About Fast Forward, LLC

Fast Forward, LLC is a nonprofit organization established by the National Multiple Sclerosis Society in order to accelerate the development of treatments for MS. Fast Forward will accomplish its mission by connecting university-based MS research with private-sector drug development and by funding small biotechnology/pharmaceutical companies to develop innovative new MS therapies and repurpose FDA-approved drugs as new treatments for MS.

The National MS Society addresses the challenges of each person affected by MS by funding cutting-edge research, driving change through advocacy, facilitating professional education, collaborating with MS organizations around the world, and providing programs and services designed to help people with MS and their families move their lives forward.

About Multiple Sclerosis

Multiple sclerosis is an unpredictable, often disabling disease of the central nervous system that disrupts the flow of information within the brain, and between the brain and body.

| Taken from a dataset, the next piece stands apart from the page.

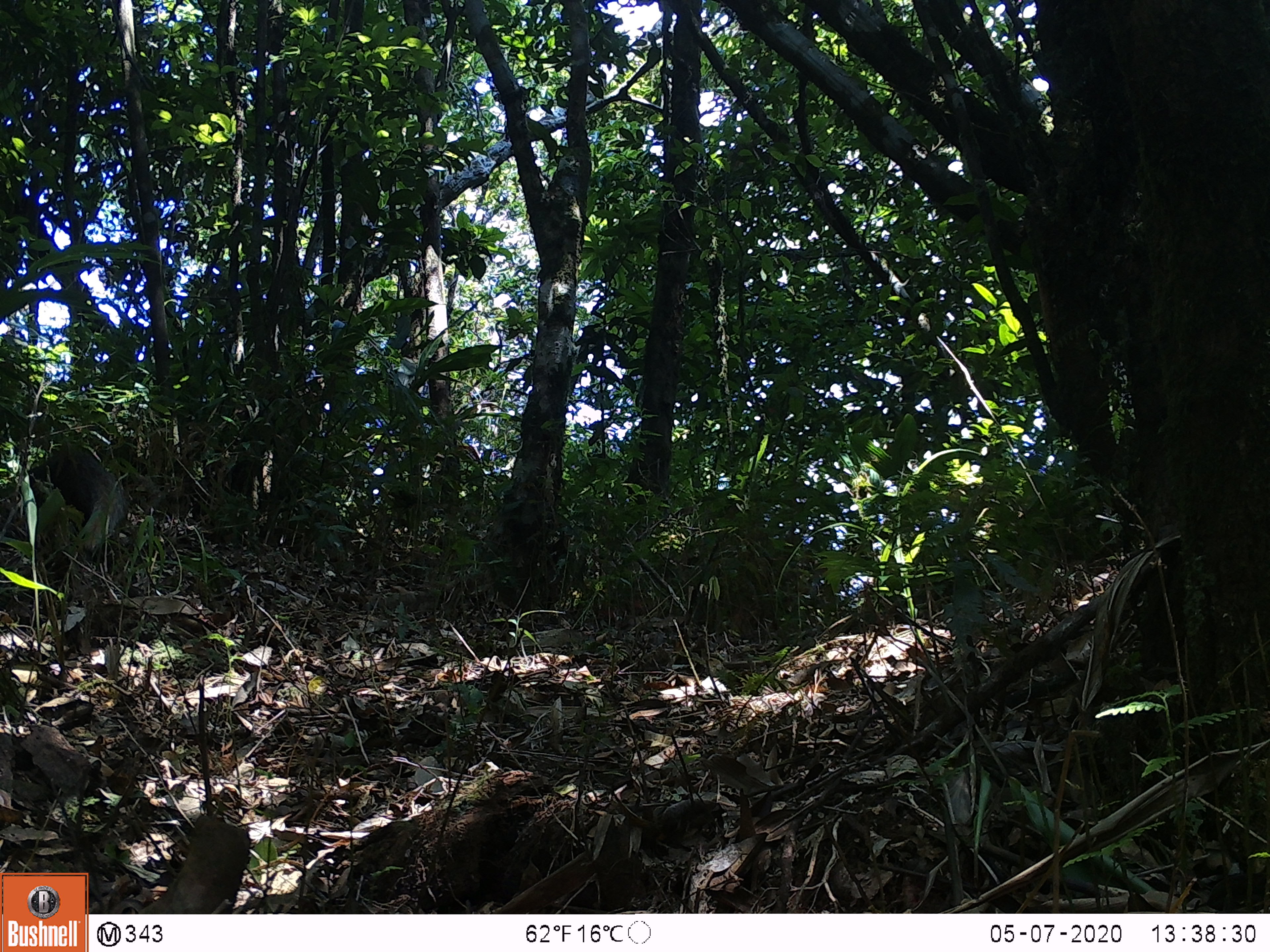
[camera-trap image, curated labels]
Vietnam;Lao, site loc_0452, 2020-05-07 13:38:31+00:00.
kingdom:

Symptoms range from numbness and tingling to blindness and paralysis. The progress, severity and specific symptoms of MS in any one person cannot yet be predicted, but advances in research and treatment are leading to better understanding and moving us closer to a world free of MS. Most people with MS are diagnosed between the ages of 20 and 50, with at least two to three times more women than men being diagnosed with the disease. MS affects more than 2.3 million people worldwide.